- [TASK GOAL]
Copy every one of the following rows word for word, changing nothing.

[Rows]
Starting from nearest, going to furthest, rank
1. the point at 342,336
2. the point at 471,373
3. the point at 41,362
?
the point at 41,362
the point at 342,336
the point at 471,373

- [WRITTEN REPLY]
Starting from nearest, going to furthest, rank
1. the point at 342,336
2. the point at 471,373
3. the point at 41,362
?
the point at 41,362
the point at 342,336
the point at 471,373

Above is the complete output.